### Written instruction A
In the forum thread, switch "LCD" to "plasma" and write out the part that opens with the words "Heck, I take" and closes with "(Jan 16, 2002)".

### Excerpt to read

○ ○ ○ ○

# Does DirecTV know or care where I am?



## drewcipher (May 21, 2002)

When an HR10 phones home, does DirecTV know or care where it is? If I was to go on a cross country tour, can I make daily phone calls from everywhere I stop, without DirecTV changing my local channels? I would be passing through places that are probably MPEG-4 and then I would be stuck.
I know I don't have to plug in for the call, but if I have to C&D or have a HD failure, then I have to rerun guided setup, which I believe requires a phone call. Would I be busted? or, is there a way to run guided setup without a phone line?

Thanks

Drew


----------



## wmcbrine (Aug 2, 2003)

Local channels are on spot beams, so you won't be able to receive them cross-country anyway. (Unless maybe you have NYC or LA locals?)


----------



## drewcipher (May 21, 2002)

I have LA locals now, and want to know if I will lose them if I make a call. Even if I can't receive them everywhere, I probably can in many places.


----------



## dagap (Dec 5, 2003)

I believe they use caller id as part of their efforts to prevent signal theft.

That is, I couldn't add a receiver to my account and give it to my brother across town, allowing him to mooch off my subscription.


----------



## captain_video (Mar 1, 2002)

Run the Zipper on your DTivo and leave the phone line unplugged. Problem solved.


----------



## hpfanatic (Jan 5, 2002)

I use one of my HR10-250's whenever we go camping with the RV. I have a crank up dish on the roof. I haven't tried it out of state, but have been as far as I could without leaving the state. No problems, never got a call or anything from DirecTV. I do have them hacked so they don't make any phone calls out.


----------



## Stanley Rohner (Jan 18, 2004)

hpfanatic said:


> I use one of my HR10-250's whenever we go camping with the RV. I have a crank up dish on the roof. I haven't tried it out of state, but have been as far as I could without leaving the state. No problems, never got a call or anything from DirecTV. I do have them hacked so they don't make any phone calls out.


Brings along a dish and a DIRECTV DVR. Sounds like you're really "roughing it" out there in the wilderness.


----------



## kennet6565 (Nov 29, 2002)

Heck, I take two HR10-250's with a 27" LCD HDTV, digital sruuound sound and a powered sub woofer, and have a MotoSat auto antenna for DirecTV.


----------



## dishrich (Jan 16, 2002)

It's NOT that big of deal to click through the daily "nag" screen - don't worry about the phone line, don't worry about doing mods to the box & enjoy your trip.


----------



## drewcipher (May 21, 2002)

○ ○ ○ ○

### Provided data
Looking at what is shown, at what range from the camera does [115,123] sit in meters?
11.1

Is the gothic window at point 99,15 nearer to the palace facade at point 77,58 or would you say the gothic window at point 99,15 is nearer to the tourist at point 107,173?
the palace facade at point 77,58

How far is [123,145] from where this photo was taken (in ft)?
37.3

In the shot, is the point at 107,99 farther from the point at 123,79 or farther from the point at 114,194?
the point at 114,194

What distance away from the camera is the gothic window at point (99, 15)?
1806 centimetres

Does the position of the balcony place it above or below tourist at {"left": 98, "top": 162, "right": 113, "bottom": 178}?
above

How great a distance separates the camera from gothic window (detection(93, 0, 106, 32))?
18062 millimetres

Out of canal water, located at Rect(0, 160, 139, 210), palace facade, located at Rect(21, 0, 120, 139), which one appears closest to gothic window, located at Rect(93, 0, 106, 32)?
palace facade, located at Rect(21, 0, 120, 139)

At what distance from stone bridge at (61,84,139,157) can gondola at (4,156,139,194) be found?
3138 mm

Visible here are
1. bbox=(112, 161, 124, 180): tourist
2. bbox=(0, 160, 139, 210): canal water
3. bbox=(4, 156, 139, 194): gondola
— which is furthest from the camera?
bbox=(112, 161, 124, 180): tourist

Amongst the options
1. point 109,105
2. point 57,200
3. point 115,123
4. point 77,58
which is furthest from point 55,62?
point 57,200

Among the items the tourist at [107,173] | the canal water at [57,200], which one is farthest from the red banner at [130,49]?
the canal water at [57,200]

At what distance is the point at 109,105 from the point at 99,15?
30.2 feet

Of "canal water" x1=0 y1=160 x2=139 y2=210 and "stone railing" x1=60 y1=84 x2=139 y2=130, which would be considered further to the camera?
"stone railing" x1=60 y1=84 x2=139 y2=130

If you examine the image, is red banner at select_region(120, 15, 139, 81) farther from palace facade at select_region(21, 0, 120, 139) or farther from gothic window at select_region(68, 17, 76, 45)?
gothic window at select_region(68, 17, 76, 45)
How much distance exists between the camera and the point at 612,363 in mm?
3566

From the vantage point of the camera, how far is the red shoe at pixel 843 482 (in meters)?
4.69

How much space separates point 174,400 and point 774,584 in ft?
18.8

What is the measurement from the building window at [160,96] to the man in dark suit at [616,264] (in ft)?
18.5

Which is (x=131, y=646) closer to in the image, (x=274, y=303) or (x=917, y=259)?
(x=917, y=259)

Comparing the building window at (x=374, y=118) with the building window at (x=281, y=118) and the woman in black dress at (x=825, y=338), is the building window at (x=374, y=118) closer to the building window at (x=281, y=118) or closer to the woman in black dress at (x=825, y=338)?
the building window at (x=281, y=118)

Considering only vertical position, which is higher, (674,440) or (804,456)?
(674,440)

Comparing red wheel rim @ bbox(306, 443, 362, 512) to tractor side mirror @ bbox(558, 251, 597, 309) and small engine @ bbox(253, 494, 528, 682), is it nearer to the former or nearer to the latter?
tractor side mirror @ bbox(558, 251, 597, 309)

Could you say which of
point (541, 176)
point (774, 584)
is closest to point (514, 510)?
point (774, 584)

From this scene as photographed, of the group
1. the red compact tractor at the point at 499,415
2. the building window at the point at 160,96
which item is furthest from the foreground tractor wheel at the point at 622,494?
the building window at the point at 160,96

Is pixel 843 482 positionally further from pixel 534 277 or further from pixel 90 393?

○ ○ ○ ○

### Written instruction B
Render the entries from the line containing "How far is [123,145]" through the line containing "1806 centimetres" as a Markdown table with the columns n and Line, numbering each row and omitting blank lines.

### Exercise response A
Heck, I take two HR10-250's with a 27" plasma HDTV, digital sruuound sound and a powered sub woofer, and have a MotoSat auto antenna for DirecTV.


----------



## dishrich (Jan 16, 2002)

### Exercise response B
| n | Line |
|---|---|
| 1 | How far is [123,145] from where this photo was taken (in ft)? |
| 2 | 37.3 |
| 3 | In the shot, is the point at 107,99 farther from the point at 123,79 or farther from the point at 114,194? |
| 4 | the point at 114,194 |
| 5 | What distance away from the camera is the gothic window at point (99, 15)? |
| 6 | 1806 centimetres |